Au contraire, avec la disparition des témoins de « l’épopée verte », l’absence de résultats
sportifs et l’unique présence des « héritiers de la deuxième ou de la troisième génération de la
fièvre verte », le mythe s’écroule et ne demeure que la légende. À croire que celle-ci s’incarne
dans la subjectivité, alors que celui-là se constitue structurellement (performances, musée,
stade… bâti). La première est humaine, alors que le second est matériel et circonstancié. Si les
témoins de « l’épopée » meurent, l’alimentation de la mobilisation, donc la médiatisation du
club, passe par des parenthèses sportives (aussi éphémères soient-elles) et par une
transmission parfaite de l’oralité intergénérationnelle.
Concernant les perspectives de recherche, une étude de type sémiologique devient
incontournable, tant l’iconographie, les photos et les articles de presse abondent. Si le cliché
sportif semble le plus représenté, viennent ensuite les photos officielles avec les sponsors, les
agapes, les photos de « couloirs », de « coulisses » et celles représentant d’autres sports que le
football. L’iconographie pourrait être approchée33 à travers la mesure de sa présence dans la
presse française : choisir soit un journal, soit une période particulière, soit un journaliste
d’abord indépendant, puis « adoubé » par le club34 et repérer les invariances et les ruptures.
Toutefois, la question principale (d’ailleurs posée au cours de notre communication)
concerne la scénographie : « Alors ce musée, va-t-il voir le jour ? » Il est bien inscrit dans les
projets de réfection du stade ou/et dans celui de la construction d’une nouvelle enceinte.
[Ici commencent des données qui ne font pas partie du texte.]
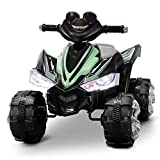 Kidzone Kids Ride On ATV Car 12V Battery Powered Electric 4-Wheeler 2...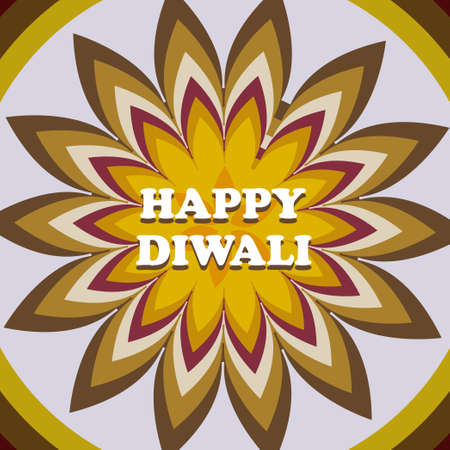 Beautiful card diwali rangoli colorful pattern design vector Stock Vector - 22952626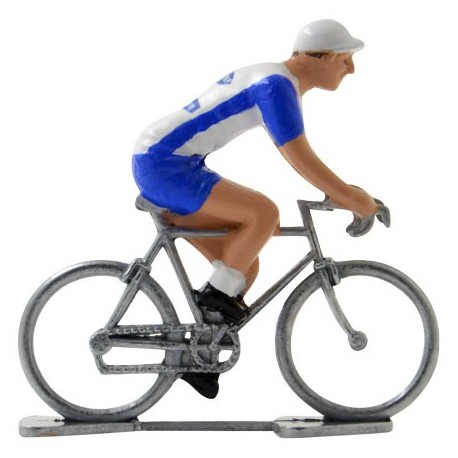 Quickstep-Davitamon - Miniature racing cyclists
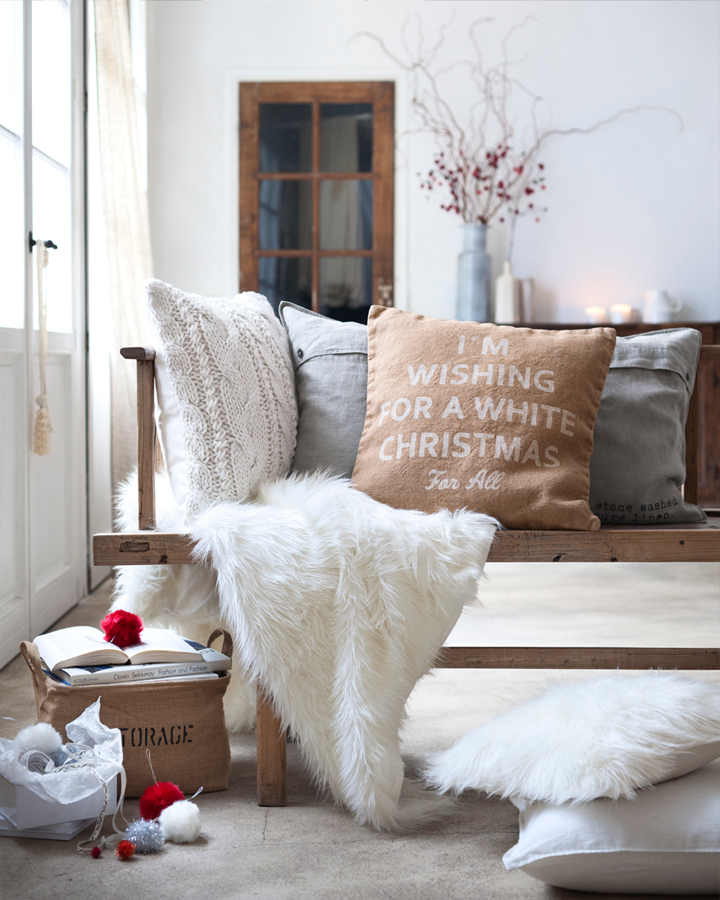 Shinning christmas decoration ideas 79 ideas for H m christmas decorations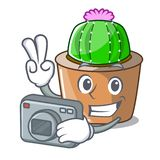 Fotograf kreskówki gwiazdy kaktus w kwiatu garnku ilustracji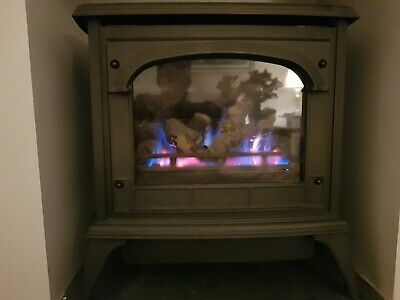 Gazco Clarendon Natural Gas Stove Matt Black With Logs And Clear Glass • 99.99£
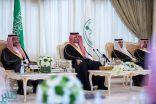وزير الداخلية يرعى حفل تكريم المتقاعدين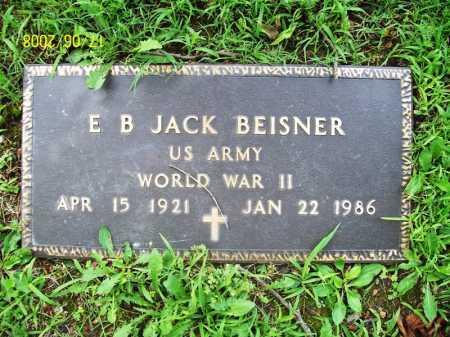 BEISNER (VETERAN WWII), ERNEST B JACK - Benton County, Arkansas | ERNEST B JACK BEISNER (VETERAN WWII) - Arkansas Gravestone Photos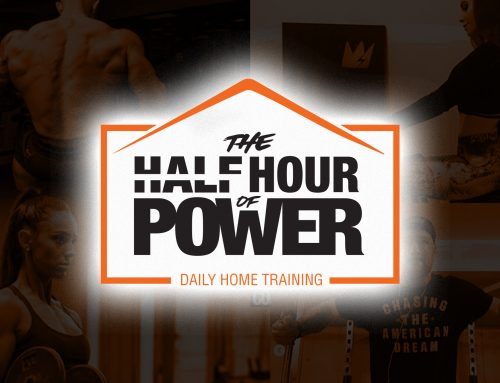 The Half Hour Of Power- WEEK 8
Le
problème, c’est que Geoffroy Guichard est la propriété de « Saint-Étienne-Métropole » et que
les municipalités composant la communauté d’agglomération sont lourdement endettées, en
particulier la première d’entre elles (Saint-Étienne) qui l’est encore plus douloureusement… à
moins que le groupe « Bouygues-Vivendi » ne vienne combler les manques ? Mais, à ce jour,
une étape intermédiaire paraît plus réaliste : la constitution d’un musée virtuel sur Internet, ce
qui questionne l’historien quant à la méthodologie choisie pour aborder ce nouveau corpus…
Mots clef : Football, A.S. Saint-Étienne, Musée, Patrimoine, Média.
32 Chazaud, Pierre, La notion de patrimoine sportif Regard historique et politique, in Les Cahiers Espaces, n°88 :
Patrimoine sportif et tourisme, mai 2006, pp. 13-15 et Bromberger, Christian, De la notion de patrimoine sportif,
in Les Cahiers Espaces, n°88 : Patrimoine sportif et tourisme, mai 2006, pp. 8-12. 33 Guillain, Jean-Yves, Valorisation du patrimoine mobilier sportif, in Les Cahiers Espaces, n° 88, mai 2006, pp.
78-85 et Guillain, Jean-Yves, Les affiches sportives durant l’entre-deux-guerres 1919-1939, Thèse S.T.A.P.S.,
Université Claude Bernard Lyon 1, 2006. 34 Notamment Pierre Legalery.